Conflito vai acontecer, é gente convivendo. Coisa pequena, resolve no privado com educação. Coisa séria, chama um moderador em vez de brigar em público. Em qualquer caso, mantenha a postura profissional e não vire o thread de drama da semana. Internet de games é pequena, e fama de problemático viaja rápido.
Criando sua própria comunidade
Vale criar a sua quando existe um nicho que ninguém atende, você tem tempo de verdade pra moderar, e há uma necessidade real (regional, de gênero, de uma engine específica). Não crie por vaidade: comunidade morta é pior que comunidade nenhuma.
Se for fazer, o começo é o de sempre, sem mágica:
- Estrutura mínima. Um Discord com poucos canais, regras claras, um fluxo de boas-vindas e os bots básicos de moderação. Não complique no dia um.
- Conteúdo inicial. Você precisa dar o que conversar. Deixe alguns tópicos puxando assunto, uma lista de recursos, um FAQ. Comunidade vazia espanta quem chega.
- Presença sua, todo dia. No início, a comunidade é você. Apareça, responda, puxe papo, celebre os primeiros membros pelo nome.
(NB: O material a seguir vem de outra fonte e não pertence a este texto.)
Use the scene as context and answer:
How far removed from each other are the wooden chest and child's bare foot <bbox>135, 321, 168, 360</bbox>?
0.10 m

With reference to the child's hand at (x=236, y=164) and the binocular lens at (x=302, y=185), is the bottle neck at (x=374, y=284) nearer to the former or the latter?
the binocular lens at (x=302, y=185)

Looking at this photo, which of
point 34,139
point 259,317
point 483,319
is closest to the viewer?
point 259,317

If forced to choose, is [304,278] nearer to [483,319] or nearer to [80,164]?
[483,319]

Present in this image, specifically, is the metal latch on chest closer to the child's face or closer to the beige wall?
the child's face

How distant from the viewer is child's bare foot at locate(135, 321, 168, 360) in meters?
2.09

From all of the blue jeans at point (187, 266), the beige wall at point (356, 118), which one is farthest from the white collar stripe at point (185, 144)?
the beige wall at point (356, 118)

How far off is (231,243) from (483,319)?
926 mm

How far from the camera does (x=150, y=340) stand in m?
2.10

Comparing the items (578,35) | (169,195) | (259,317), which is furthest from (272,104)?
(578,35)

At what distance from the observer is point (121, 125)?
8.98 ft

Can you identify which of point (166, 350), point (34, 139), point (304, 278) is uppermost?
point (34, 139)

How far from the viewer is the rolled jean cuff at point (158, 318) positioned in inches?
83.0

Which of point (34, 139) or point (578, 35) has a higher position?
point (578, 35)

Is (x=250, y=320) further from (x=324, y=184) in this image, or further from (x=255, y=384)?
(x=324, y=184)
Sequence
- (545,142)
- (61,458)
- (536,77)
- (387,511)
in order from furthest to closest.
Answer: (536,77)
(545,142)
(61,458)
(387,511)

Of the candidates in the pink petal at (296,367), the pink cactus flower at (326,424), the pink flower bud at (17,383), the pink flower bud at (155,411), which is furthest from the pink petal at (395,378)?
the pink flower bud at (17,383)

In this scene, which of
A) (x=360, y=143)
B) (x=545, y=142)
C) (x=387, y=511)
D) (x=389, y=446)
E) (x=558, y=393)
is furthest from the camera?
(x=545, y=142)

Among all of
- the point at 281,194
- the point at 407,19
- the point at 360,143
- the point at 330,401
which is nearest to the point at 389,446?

Crie rituais (um horário fixo, um evento recorrente, uma frase que vira marca). Um evento único e bom, tipo uma game jam interna ou um workshop, costuma ser o melhor empurrão de crescimento.
Como medir se está valendo
Não dá pra colocar comunidade numa planilha de ROI honestamente, e desconfie de quem promete fórmula pra isso. Mas dá pra olhar o retorno real: oportunidade de trabalho que apareceu pela rede, bug que alguém te ajudou a matar, gente testando seu jogo de graça, alcance pra quando você lançar, e o principal, não ter abandonado o projeto num dia ruim porque tinha gente do lado.
O investimento que isso pede também é pequeno e constante, não heroico: alguns minutos por dia participando de verdade, e de vez em quando uma contribuição maior (responder com calma, escrever algo útil, ir num evento). Quem trata comunidade como rotina leve colhe muito mais do que quem some por meses e reaparece só pra pedir.
O atalho que não é atalho
Dá pra fazer jogo sem comunidade. Só que é subir a montanha sem corda quando tem corda ali do lado. Eu sei porque fiz do jeito difícil por tempo demais, sozinho, e a parte que mais me custou não foi a técnica. Foi não ter ninguém pra olhar pro que eu estava fazendo e dizer "isso aqui você não precisa".
Quase todo dev que terminou algo tem uma história de comunidade no meio do caminho. Não por sorte, é estrutural: quando você está dentro do projeto, você não consegue ver o projeto. Sempre tem alguém de fora puxando o freio na hora certa. É um padrão que se repete nos depoimentos de alunos aprendendo a programar jogos: quase ninguém credita o resultado só à técnica, e sim a ter direção e gente por perto.
Se você ainda não tem isso, comece simples:
- Escolha duas ou três comunidades alinhadas com a sua engine e o seu momento.
- Observe por uma semana antes de falar.
- Responda uma dúvida que você sabe responder.
- Mostre um trabalho em andamento e peça feedback específico.
- Repita. Toda semana.
Não precisa de estratégia complicada. Precisa aparecer, ajudar e não sumir. A cena, gringa e brasileira, tá cheia de gente passando exatamente pelo mesmo que você. Entra, contribui e para de adivinhar sozinho.